Note that the Daiya non-dairy Greek yogurt does not contain as much protein as a dairy Greek yogurt, but it is comparable to a dairy traditional yogurt. It contains a sufficient amount of protein because of added pea protein isolate (vegan protein powder).
Ingredients
You are what you eat. This saying exists because the quality of the foods that you ingest has a effect on your overall health. It is recommended to intake products that are of good quality and as natural as possible (limit additives). Typically, dairy yogurt only contains two to three ingredients: milk, milk protein and bacterial culture. However, since vegan beverages and ingredients do not possess the same properties as animal milk, more ingredients (starches, gums, pectines, etc.) need to be added in order to obtain a similar consistency. Vegan yogurts typically contain between 8 and 19 ingredients, from which 6 to 9 ingredients are additives. In the products I found, the Daiya Greek yogurt is the one with the most additives (we want to limit additives as much as we can). The dairy-free yogurts that contains the least ingredients and additives are the Silk almond yogurt and the Yoso Soygo soy yogurt.
Recommendation
🌱 I would recommend non-fat dairy yogurts, since they usually have more nutrients and are more natural (fewer ingredients). However, if you are vegan or try to reduce your dairy intake, I would recommend the Yoso Soygo soy yogurt or the Silk Almond yogurt as an alternative. These choices are nutritionally similar to dairy products, and have less additives than other vegan options.
😋 Keep in mind that vegan yogurts do not taste the same as traditional yogurts, so it might take a few tries to find the perfect one for you! Personally, I am not a fan of the strawberry flavoured Daiya nor the blueberry Yoso Soygo yogurts.

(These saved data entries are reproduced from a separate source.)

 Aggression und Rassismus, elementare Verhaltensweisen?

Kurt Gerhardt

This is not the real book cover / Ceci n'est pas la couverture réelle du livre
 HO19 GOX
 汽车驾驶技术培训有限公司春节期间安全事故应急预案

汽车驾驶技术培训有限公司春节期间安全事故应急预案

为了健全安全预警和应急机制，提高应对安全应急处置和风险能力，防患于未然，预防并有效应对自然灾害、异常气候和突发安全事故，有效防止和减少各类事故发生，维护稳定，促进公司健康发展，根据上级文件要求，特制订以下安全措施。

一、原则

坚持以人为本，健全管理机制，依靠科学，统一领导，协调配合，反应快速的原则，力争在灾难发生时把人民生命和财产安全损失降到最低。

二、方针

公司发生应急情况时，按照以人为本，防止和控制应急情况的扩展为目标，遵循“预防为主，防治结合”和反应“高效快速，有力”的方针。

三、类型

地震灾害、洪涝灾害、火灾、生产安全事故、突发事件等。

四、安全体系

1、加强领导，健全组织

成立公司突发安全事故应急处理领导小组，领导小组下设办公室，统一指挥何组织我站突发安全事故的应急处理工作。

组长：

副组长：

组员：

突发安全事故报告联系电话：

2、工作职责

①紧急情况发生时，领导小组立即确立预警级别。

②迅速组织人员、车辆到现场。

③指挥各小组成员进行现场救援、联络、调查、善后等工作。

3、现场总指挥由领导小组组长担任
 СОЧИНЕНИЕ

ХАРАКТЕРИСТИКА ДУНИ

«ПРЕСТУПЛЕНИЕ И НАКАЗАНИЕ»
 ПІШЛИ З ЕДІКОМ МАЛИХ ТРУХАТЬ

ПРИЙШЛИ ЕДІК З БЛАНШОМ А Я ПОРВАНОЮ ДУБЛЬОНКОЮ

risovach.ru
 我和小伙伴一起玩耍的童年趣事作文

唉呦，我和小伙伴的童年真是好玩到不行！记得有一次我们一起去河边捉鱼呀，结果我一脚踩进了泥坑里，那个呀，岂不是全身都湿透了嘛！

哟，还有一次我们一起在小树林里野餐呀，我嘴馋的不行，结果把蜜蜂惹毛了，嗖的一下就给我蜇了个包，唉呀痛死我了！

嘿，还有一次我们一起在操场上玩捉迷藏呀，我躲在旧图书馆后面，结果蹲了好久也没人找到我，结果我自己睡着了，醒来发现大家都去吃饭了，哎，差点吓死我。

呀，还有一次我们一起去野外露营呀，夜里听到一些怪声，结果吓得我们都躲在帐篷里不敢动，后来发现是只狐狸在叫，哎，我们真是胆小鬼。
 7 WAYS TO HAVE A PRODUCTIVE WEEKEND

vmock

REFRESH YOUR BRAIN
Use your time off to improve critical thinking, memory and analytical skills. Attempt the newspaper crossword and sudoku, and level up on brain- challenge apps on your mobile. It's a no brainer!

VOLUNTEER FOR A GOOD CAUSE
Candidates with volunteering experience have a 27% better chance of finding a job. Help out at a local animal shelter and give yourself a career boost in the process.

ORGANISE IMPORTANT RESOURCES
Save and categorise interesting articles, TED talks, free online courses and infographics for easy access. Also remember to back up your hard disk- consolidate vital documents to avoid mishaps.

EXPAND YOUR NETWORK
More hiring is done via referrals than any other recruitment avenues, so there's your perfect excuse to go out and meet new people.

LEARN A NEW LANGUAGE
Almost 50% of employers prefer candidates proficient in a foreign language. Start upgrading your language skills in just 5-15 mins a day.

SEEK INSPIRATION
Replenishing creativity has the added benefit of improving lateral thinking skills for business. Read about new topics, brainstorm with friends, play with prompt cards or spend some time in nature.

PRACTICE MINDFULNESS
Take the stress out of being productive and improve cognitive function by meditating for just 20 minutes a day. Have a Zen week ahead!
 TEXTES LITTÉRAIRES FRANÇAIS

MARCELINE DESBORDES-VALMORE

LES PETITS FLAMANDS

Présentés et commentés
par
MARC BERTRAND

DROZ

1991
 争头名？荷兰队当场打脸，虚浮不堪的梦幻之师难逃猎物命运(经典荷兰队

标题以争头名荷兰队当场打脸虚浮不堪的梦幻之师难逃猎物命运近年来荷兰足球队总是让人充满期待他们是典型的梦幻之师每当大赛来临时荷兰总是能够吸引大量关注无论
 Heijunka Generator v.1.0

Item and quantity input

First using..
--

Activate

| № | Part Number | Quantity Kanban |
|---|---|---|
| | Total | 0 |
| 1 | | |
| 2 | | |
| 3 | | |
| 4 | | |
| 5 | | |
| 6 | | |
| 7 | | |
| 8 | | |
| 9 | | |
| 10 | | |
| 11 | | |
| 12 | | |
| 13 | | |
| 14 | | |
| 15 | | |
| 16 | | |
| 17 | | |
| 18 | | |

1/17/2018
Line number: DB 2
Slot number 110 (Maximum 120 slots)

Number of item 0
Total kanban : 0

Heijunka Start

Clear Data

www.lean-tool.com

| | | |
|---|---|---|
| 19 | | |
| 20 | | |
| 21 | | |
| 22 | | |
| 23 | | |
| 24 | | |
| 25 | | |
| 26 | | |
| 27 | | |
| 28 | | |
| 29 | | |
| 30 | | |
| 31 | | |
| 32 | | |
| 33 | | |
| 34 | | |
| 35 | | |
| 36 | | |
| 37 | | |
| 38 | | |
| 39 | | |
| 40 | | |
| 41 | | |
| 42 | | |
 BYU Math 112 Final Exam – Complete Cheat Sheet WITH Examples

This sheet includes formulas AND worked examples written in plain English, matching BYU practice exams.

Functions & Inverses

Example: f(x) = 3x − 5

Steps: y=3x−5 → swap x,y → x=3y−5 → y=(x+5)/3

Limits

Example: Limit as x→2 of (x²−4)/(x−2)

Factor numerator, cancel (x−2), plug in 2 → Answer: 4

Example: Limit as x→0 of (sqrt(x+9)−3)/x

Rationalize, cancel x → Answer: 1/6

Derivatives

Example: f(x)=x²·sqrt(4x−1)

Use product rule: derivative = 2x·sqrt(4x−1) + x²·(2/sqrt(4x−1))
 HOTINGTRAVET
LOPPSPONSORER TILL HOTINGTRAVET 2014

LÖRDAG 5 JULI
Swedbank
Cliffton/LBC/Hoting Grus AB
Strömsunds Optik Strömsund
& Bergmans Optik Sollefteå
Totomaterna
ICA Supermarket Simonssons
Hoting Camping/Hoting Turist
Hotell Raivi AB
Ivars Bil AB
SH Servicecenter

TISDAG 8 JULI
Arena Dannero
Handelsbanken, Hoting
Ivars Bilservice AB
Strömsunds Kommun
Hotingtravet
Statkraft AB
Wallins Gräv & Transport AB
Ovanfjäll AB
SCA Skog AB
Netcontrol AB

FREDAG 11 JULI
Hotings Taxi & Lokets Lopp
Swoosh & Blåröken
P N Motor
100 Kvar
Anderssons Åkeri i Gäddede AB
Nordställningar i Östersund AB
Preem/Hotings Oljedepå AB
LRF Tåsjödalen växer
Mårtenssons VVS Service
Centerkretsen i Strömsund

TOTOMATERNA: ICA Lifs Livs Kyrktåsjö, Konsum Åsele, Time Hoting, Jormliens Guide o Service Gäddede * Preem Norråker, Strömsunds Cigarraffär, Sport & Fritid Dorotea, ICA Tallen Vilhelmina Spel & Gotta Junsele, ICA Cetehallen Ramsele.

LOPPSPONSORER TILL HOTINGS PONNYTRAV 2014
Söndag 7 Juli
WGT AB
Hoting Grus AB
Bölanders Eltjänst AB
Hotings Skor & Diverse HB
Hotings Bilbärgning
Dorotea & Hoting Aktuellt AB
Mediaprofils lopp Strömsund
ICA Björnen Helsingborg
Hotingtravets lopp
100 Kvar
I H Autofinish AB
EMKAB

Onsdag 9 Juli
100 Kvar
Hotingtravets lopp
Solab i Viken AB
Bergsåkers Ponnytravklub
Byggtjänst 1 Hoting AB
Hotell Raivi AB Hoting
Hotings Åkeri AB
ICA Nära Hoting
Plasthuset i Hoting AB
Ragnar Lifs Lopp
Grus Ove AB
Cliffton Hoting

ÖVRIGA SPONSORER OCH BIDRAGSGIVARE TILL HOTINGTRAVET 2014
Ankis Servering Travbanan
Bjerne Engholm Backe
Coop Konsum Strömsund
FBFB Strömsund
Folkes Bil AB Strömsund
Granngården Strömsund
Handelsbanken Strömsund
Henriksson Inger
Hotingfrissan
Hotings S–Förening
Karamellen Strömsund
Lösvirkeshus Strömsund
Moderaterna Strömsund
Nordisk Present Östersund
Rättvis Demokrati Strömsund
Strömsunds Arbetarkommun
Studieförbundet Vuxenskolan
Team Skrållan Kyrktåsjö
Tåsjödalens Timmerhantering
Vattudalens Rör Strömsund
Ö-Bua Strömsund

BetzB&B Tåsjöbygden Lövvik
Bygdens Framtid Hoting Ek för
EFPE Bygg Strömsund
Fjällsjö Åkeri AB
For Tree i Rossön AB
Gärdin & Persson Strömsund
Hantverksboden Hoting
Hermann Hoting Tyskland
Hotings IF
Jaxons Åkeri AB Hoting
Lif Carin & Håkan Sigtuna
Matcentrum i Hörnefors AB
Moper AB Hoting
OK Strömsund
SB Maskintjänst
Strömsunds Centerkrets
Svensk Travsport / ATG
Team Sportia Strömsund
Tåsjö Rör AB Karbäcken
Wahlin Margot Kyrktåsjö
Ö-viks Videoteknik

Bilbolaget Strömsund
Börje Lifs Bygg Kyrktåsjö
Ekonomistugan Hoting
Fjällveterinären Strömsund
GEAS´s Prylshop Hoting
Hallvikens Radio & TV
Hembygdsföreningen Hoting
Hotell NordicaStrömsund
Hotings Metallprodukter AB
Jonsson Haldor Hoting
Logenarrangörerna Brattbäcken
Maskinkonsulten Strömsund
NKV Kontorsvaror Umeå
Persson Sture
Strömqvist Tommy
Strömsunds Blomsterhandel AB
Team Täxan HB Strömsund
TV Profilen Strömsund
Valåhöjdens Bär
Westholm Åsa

For more dairy yogurt choices, check out my past article How to make the best yogurt choice for your needs.
Nutrition facts tables
Non-dairy Vs. Dairy Yogurts
For 175 g (3/4 cup) of product | Almond yogurt | Almond-Cashew yogurt | Coconut yogurt | Soy yogurt | Dairy 0% fat yogurt |
Energy | 210 kcal | 127 kcal | 163 kcal | 115 kcal | 60 kcal |
Protein | 7 g | 3 g | 1 g | 6 g | 10 g |
Carbohydrates | 12 g | 14 g | 21 g | 13 g | 5 g |
Fats | 15 g | 8 g | 11 g | 4 g | 0 g |
Non-dairy Vs. Dairy Greek Yogurts
For 175 g (3/4 cup) of product) | Non-dairy Greek yogurt | Dairy 0% fat Greek yogurt |
Energy | 175 kcal | 100 kcal |
Protein | 7 g | 17 g |
Carbohydrates | 15 g | 6 g |
Fats | 9 g | 0 g |
*In these tables, plain unsweet yogurts have been compared.